» **Data**
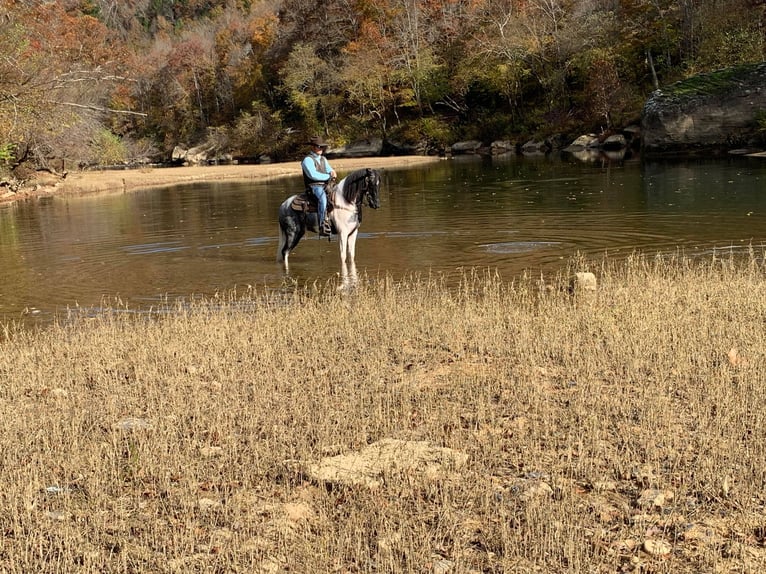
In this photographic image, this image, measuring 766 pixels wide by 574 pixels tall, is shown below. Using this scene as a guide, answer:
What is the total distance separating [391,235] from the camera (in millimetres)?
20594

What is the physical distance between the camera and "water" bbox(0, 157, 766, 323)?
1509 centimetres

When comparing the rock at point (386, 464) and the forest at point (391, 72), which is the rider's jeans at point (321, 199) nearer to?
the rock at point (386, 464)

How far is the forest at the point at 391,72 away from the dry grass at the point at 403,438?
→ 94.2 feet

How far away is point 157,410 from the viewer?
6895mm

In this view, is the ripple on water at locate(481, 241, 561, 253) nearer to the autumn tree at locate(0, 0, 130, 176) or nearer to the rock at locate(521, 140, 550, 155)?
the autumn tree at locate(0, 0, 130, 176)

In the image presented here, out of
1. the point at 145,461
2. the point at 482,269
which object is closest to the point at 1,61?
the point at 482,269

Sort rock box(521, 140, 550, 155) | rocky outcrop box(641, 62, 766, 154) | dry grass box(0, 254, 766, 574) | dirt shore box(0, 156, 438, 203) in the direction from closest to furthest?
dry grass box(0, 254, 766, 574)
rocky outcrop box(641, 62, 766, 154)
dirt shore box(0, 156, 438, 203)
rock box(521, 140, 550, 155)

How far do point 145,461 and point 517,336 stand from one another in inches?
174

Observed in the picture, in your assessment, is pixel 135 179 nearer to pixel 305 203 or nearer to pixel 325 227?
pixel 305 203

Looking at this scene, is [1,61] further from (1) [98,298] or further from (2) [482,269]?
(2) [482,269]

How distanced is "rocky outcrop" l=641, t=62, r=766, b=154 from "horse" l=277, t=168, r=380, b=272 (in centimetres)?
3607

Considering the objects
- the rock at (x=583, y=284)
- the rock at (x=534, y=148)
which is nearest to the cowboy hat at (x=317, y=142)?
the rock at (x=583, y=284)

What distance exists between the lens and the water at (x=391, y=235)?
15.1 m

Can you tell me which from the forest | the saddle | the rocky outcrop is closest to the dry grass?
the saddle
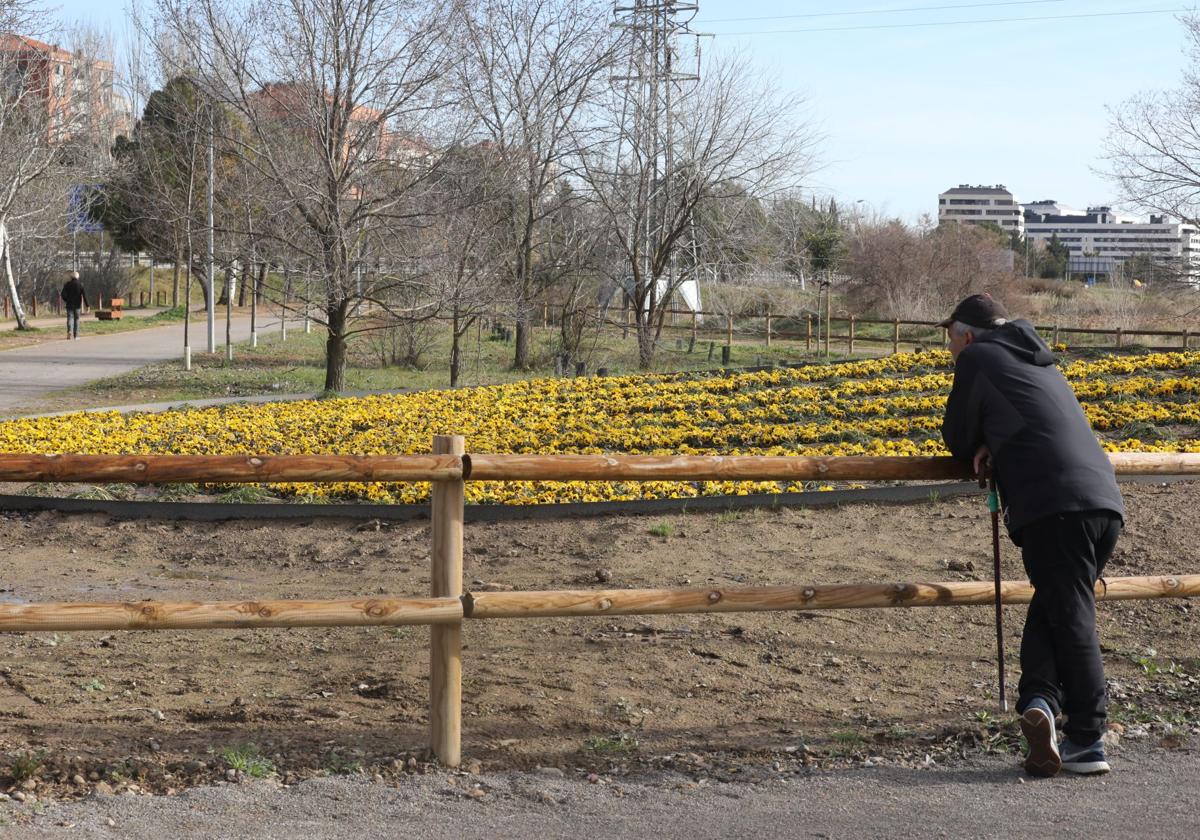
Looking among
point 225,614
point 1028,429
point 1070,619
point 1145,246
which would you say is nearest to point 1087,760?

» **Work to complete**
Format the lines from the one containing "Looking among" through the end of the records as a Markdown table with two columns, Row and Line. Number the rows in order and leave out any blank lines.

» **Output for this exercise**
| Row | Line |
|---|---|
| 1 | Looking among |
| 2 | point 225,614 |
| 3 | point 1028,429 |
| 4 | point 1070,619 |
| 5 | point 1145,246 |
| 6 | which would you say is nearest to point 1087,760? |